Mataku lamur menatap lembar sketsa di meja. Progres pekerjaan masih lima persen dalam waktu dua minggu. Harusnya aku mengejar target, karena sesuai skedul, dalam waktu dua minggu, pekerjaan mesti mencapai sepuluh persen. Mana lagi sekarang sering hujan, hingga pekerjaan terpaksa dihentikan. Marsalim juga terus menekanku, bahwa pekerjaan harus rampung dalam waktu dua puluh minggu.
Tak ada perbincangan yang berarti selain suara dengung yang kudengar. Aku menjawab tiap kali Marsalim bertanya dengan iya atau tidak. Kepalaku seperti dibanduli batu. Kelopak mataku seolah bertambah rapat. Apakah ini persekot dari mimpi-mimpi itu sebelum pelunasan di akhirat nanti? Ingin rasanya membenturkan kepala ke meja biar aku tersadar. Agar otakku terbuka menerima semua kata-kata yang termuntah dari mulut Marsalim.
"Saya permisi! Semoga anda melaksanakan pekerjaan sesuai permintaan kami." Marsalim berdiri dan berjalan menjangkau pegangan pintu. Dia kemudian menghilang di balik pintu dengan tawa yang renyah.
Itulah yang kemudian mengalihkan jalanku sepulang kantor. Biasanya aku tak betah di luaran selain pulang ke rumah menemui istri dan anak-anak. Â Dan kini mobil mengarah rumah Pardoyo. Bujang berusia kepala empat itu, pasti akan tertawa menerima kedatanganku. Meleceh, mungkin. Tapi mimpi-mimpi telah membuatku kalah. Aku tak ingin gila dibelit stress. Tak ingin sekarat karena takut tertidur dan mimpi.

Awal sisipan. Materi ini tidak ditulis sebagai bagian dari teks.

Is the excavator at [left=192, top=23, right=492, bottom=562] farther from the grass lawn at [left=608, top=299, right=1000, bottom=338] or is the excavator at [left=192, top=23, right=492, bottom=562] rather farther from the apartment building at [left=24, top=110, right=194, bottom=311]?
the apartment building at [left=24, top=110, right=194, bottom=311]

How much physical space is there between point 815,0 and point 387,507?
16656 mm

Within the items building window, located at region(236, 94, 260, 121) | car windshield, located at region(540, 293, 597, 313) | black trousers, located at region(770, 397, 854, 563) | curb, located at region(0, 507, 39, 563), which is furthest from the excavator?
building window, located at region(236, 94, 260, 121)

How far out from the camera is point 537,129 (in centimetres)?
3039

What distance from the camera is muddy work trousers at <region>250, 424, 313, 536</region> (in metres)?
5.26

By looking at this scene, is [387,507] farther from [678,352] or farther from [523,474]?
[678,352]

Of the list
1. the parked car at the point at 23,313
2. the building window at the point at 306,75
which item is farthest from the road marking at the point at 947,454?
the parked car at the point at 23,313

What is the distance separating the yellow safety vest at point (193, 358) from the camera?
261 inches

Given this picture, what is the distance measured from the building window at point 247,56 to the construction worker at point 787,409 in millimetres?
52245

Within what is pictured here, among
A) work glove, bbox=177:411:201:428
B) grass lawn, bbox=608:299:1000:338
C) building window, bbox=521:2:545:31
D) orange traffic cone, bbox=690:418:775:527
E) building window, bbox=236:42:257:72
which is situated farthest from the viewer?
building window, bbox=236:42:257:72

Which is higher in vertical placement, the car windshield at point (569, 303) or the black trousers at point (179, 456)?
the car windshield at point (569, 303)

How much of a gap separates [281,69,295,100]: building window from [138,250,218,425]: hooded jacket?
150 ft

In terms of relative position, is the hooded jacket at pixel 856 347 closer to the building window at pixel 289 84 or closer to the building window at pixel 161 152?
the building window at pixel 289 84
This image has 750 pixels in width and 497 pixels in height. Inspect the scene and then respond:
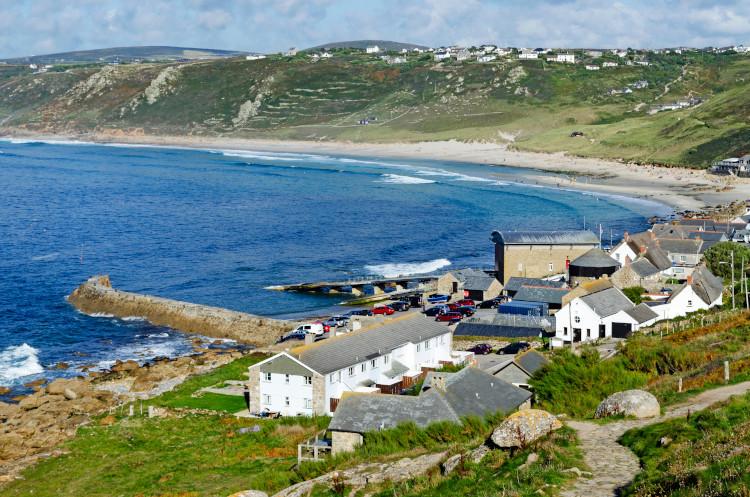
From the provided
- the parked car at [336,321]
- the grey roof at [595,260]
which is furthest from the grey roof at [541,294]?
the parked car at [336,321]

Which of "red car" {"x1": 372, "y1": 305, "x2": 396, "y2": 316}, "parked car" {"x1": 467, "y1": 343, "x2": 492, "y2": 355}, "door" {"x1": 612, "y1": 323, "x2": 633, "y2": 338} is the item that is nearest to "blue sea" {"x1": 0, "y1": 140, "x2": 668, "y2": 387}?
"red car" {"x1": 372, "y1": 305, "x2": 396, "y2": 316}

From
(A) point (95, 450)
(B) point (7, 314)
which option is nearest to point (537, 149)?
(B) point (7, 314)

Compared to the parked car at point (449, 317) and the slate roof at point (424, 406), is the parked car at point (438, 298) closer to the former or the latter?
the parked car at point (449, 317)

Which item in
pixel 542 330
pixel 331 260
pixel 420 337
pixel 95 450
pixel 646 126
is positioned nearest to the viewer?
pixel 95 450

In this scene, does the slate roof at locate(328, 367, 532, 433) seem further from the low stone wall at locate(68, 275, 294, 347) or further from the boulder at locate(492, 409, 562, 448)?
the low stone wall at locate(68, 275, 294, 347)

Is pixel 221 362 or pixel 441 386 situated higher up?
pixel 441 386

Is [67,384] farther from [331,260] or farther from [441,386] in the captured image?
[331,260]

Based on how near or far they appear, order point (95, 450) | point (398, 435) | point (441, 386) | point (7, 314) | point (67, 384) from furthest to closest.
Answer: point (7, 314) → point (67, 384) → point (95, 450) → point (441, 386) → point (398, 435)

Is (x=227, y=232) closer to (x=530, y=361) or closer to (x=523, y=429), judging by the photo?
(x=530, y=361)
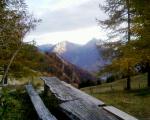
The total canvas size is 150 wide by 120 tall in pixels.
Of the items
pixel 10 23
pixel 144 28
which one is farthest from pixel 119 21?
pixel 10 23

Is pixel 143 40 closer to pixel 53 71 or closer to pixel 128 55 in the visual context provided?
pixel 128 55

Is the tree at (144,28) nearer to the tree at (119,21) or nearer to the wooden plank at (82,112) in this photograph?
the tree at (119,21)

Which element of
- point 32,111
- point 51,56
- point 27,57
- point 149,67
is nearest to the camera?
point 32,111

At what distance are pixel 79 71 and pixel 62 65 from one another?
81.7 feet

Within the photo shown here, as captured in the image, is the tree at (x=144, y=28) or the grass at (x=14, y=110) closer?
the grass at (x=14, y=110)

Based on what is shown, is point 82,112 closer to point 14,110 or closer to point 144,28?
point 14,110

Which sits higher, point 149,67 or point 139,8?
point 139,8

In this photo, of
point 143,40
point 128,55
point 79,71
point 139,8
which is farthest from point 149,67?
point 79,71

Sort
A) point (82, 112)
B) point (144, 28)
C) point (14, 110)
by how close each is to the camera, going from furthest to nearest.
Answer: point (144, 28) → point (14, 110) → point (82, 112)

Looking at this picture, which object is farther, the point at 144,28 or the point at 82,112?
the point at 144,28

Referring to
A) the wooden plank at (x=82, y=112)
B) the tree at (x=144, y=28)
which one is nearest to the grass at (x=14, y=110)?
the wooden plank at (x=82, y=112)

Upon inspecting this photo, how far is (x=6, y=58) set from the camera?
34312 mm

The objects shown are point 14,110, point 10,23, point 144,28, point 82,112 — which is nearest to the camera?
point 82,112

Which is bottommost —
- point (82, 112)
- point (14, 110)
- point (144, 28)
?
point (14, 110)
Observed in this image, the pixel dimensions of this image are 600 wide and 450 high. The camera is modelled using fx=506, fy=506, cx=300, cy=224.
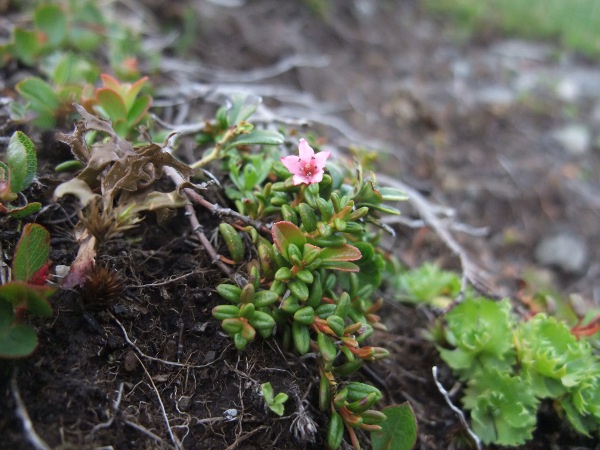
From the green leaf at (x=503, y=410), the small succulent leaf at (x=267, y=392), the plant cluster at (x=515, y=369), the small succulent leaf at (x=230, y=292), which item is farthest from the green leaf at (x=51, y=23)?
the green leaf at (x=503, y=410)

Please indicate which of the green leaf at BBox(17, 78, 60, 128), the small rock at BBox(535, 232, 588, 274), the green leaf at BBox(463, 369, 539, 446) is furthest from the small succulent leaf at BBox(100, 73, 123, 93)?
the small rock at BBox(535, 232, 588, 274)

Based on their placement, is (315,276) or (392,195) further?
(392,195)

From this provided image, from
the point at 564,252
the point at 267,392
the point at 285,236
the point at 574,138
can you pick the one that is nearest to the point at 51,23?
the point at 285,236

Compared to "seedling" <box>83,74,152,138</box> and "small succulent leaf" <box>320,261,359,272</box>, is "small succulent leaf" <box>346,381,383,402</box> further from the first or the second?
"seedling" <box>83,74,152,138</box>

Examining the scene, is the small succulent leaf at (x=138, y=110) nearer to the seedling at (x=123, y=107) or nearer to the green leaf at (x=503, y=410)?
the seedling at (x=123, y=107)

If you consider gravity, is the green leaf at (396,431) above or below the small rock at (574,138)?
above

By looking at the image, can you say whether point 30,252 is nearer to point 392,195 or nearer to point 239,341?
point 239,341
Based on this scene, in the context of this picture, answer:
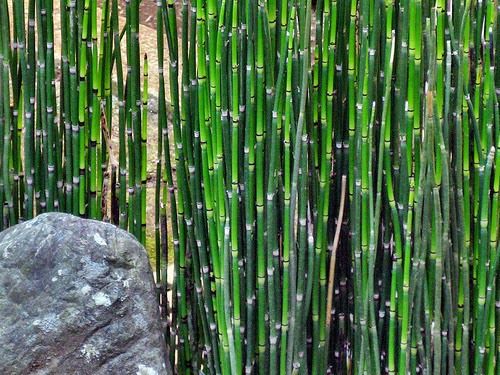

"Ha, apa yang membawamu kemari, Kawan? Masalah keluarga? Sudah kubilang, berkeluarga itu terkadang membuat hidup lebih njlimet. Coba kau turuti aku, membujang selamanya. Senang-senang saja, kan?" Pardoyo menyambutku dengan ejekan khas. Itu trik khusus agar aku tak mengejek lebih dulu tentang risiko membujang.
"Bukan masalah itu. Tapi aku tak bisa tidur nyenyak!"
"Lho?" Dia membelalak. "Aku bukan dokter yang bisa meresepkan obat tidur!"
"Aku hanya ingin kau hilangkan mimpi-mimpi menyeramkan yang menerorku dua mingguan ini." Kuseruput kopi yang dihidangkan adiknya. Meski berpantang kopi, kali ini aku melanggarnya. Stress yang berat telah membuatku lebih sering lari dari pakemku selama ini.
"Hahaha! Bukankah kau menganggapku hantu jembalang? Si murtad? Rubiat, aku hanya seorang dukun. Kau dulu tak percaya akan mantra-mantra. Kenapa sekarang kau mendekatiku? Kau ingin berselingkuh? Syirik?"